The Journey is the destination
My Journey and relationship with meditation began in 2010 following a difficult period in my life when my mother died. I initially used basic mindfulness strategies to manage the stress around this difficult event.
When beginning my practice I found this very difficult and quickly realised that my mind and thoughts were busier than I actually comprehended. I used techniques such as basic breathing and practical mindfulness strategies which enabled me to begin a practice which I found more achievable. Within the first year of my practice I had developed a well-established routine of around 30 minute’s daily meditation.
As I continued my journey with meditation I wanted to support others in developing their own practice and used this within my role as a mental health nurse support people with serious mental health difficulties. I completed an 8 week mindfulness based stress reduction (MBSR) course which through my interest in this, then began to co facilitate these groups to others.
I noticed at around years 3-4 of my meditation practice my daily routines started to waver and I found myself doing less and less practice. When I realised this, I remember my teacher on the MBSR course telling me that this may happen when people’s practices grow and deepened and to always bring curious compassion to wandering why this may occur. I found this very helpful taking this approach as initially I found myself judging which quickly turned into compassionate understanding.

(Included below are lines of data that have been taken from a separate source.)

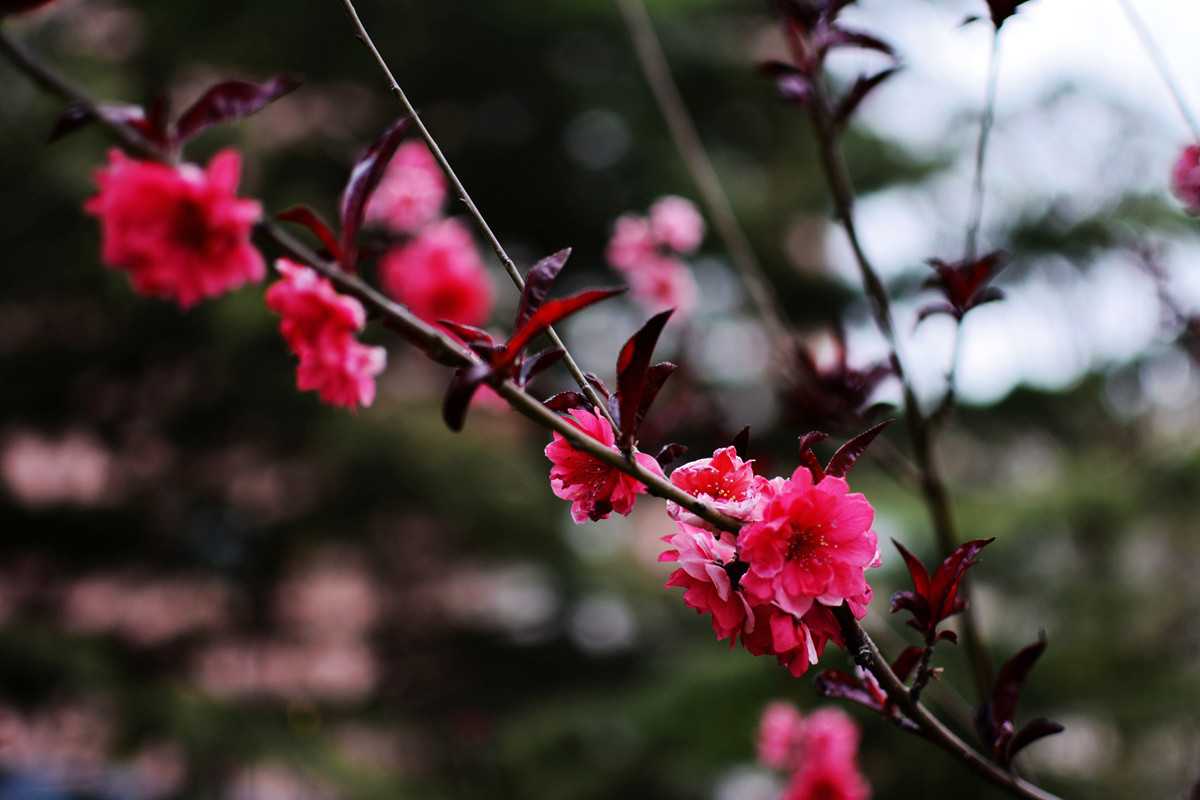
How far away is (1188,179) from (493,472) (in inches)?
161

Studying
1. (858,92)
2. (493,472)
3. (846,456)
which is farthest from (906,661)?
(493,472)

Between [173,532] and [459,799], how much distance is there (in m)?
2.01

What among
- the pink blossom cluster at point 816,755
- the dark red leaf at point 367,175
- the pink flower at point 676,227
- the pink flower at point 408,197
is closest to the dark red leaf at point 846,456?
the dark red leaf at point 367,175

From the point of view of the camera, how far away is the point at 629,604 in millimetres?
5836

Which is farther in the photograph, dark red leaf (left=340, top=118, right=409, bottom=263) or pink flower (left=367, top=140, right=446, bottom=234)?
pink flower (left=367, top=140, right=446, bottom=234)

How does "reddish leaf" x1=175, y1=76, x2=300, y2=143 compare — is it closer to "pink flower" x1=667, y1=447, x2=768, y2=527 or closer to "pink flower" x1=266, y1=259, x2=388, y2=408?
"pink flower" x1=266, y1=259, x2=388, y2=408

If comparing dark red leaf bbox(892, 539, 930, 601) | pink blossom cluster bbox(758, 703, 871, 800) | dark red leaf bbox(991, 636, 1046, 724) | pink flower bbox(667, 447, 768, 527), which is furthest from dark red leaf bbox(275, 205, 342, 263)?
pink blossom cluster bbox(758, 703, 871, 800)

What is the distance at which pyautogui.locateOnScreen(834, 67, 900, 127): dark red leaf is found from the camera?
1.04 m

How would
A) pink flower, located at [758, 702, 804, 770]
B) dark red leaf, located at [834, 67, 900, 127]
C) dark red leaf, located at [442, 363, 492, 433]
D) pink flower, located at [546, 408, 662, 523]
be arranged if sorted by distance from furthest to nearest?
pink flower, located at [758, 702, 804, 770] → dark red leaf, located at [834, 67, 900, 127] → pink flower, located at [546, 408, 662, 523] → dark red leaf, located at [442, 363, 492, 433]

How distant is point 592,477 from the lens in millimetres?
677

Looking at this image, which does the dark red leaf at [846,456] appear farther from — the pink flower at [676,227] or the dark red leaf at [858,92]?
the pink flower at [676,227]

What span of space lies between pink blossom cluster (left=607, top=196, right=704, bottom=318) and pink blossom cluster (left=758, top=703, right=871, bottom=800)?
85 centimetres

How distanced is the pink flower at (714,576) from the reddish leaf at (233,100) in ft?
1.30

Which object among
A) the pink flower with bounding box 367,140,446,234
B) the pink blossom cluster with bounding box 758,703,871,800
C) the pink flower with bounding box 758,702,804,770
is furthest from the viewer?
the pink flower with bounding box 367,140,446,234
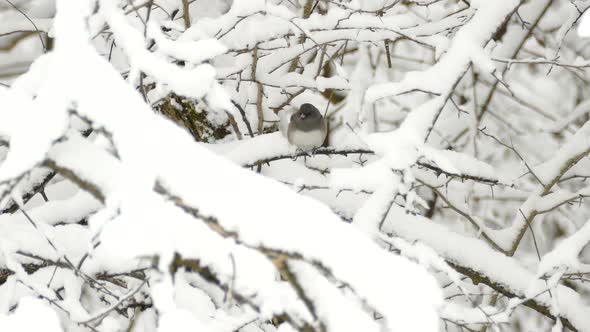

Following this period, my practice deepened further and started to look at other forms of meditation such as visualisation, compassion, gratitude and pineal activation. I found these different aspects of meditation very helpful at first but realised that deepening your practice can result in an ‘opening’ which I wasn’t ready for or aware of at the time. I struggled for a few years with health anxiety and linked this to be being too open due to the pineal activation. I confided in family and friends and remember telling a friend about my difficulties and she advised me to keep going as this would get better with time and more understanding.
Through further practice I kept going and realised that I has a lot of trauma and unresolved memoires which was causing the health anxiety. I then had some very profound experiences within my practices which resulted in what I can only describe as an energetic release of stuck emotion and energy within my body.
I have further deepened my practice over the last 12 months following a major knee trauma. I had time off work and I used this opportunity to further deepen my understanding of myself through mediation. Some of my meditation sessions would last in excess of 3-4 hours which resulted in having some very profound emotional and spiritual awakenings.
A decade ago my practice started off in the management of stress and during this wonderful journey which continues, I have come to realise that meditation is a conduit to helping me discover who I really am and has helped so much in processing and letting go of things I held on to for so many years.